The Justice Department said Thursday that it will challenge the 19-month-old merger of two big Southland asphalt makers, claiming that their marriage reduces competition in the Southern California market for the paving material.
A department spokesman said the agency will file a civil antitrust suit "in a day or two" in U.S. District Court in Los Angeles that will attempt to force the merged company to shed unspecified assets in the Los Angeles area and western San Diego County.
The department also will seek to bar the asphalt-making partners who formed the joint venture from buying into any similar companies for 10 years without department or court approval.
2 of Top 3 Firms
The merger of Industrial Asphalt and Huntmix, two of the top three asphalt-concrete producers in Southern California, violates the Clayton and Sherman antitrust acts by threatening to "substantially lessen competition" in the business, the department contended in a statement. Both companies are based in Van Nuys.
But Robert Hunt, a managing director of Industrial Asphalt, said the two companies obtained Justice Department approval for the merger before it occurred. Department officials refused to discuss the case.

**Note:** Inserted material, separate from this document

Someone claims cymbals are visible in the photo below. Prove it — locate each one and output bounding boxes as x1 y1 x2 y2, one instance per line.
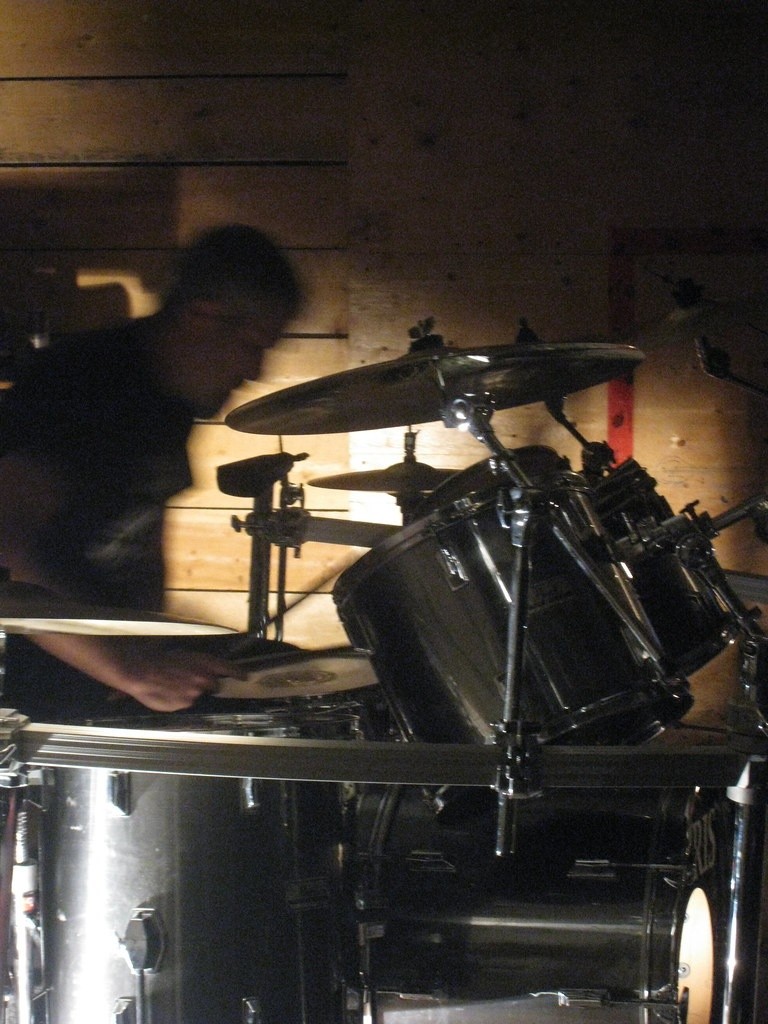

Both sides agree that the merged company is a major producer of asphalt concrete, which is used for paving streets and driveways. The product is made by mixing rock, sand and gravel with the byproducts of oil refining.
41% Combined Market Share
Industrial Asphalt would disclose no figures, but competitors said it leads the industry. The Justice Department said that, even before the Dec. 20, 1983, merger, Industrial was the biggest manufacturer of asphalt in the state. Huntmix was described as the third-biggest producer in greater Los Angeles.
Sales of asphalt by all companies in the region topped $130 million in 1984, according to the department statement. Bob Bridges, an engineer with the Asphalt Institute, a trade group in Sacramento, said about 13 million tons of the material is laid down annually in Southern California.
According to the Justice Department's statement, Industrial and Huntmix had a 41% pre-merger market share in greater Los Angeles: 24% for Industrial Asphalt and 17% for Huntmix. In western San Diego County, the department said, the companies had 18% and 11% market shares, respectively.
Industrial had 24 plants in California, Nevada and Arizona, while Huntmix had eight, the department said. It also said that Industrial was the second-biggest supplier in the country before the merger, although Hunt said the company was not that large.
The department also said that asphalt production in Southern California is dominated by a few firms, with about three-quarters of the asphalt produced by four companies. The department did not name the companies, but competitors said another is Sully-Miller Contracting of Long Beach.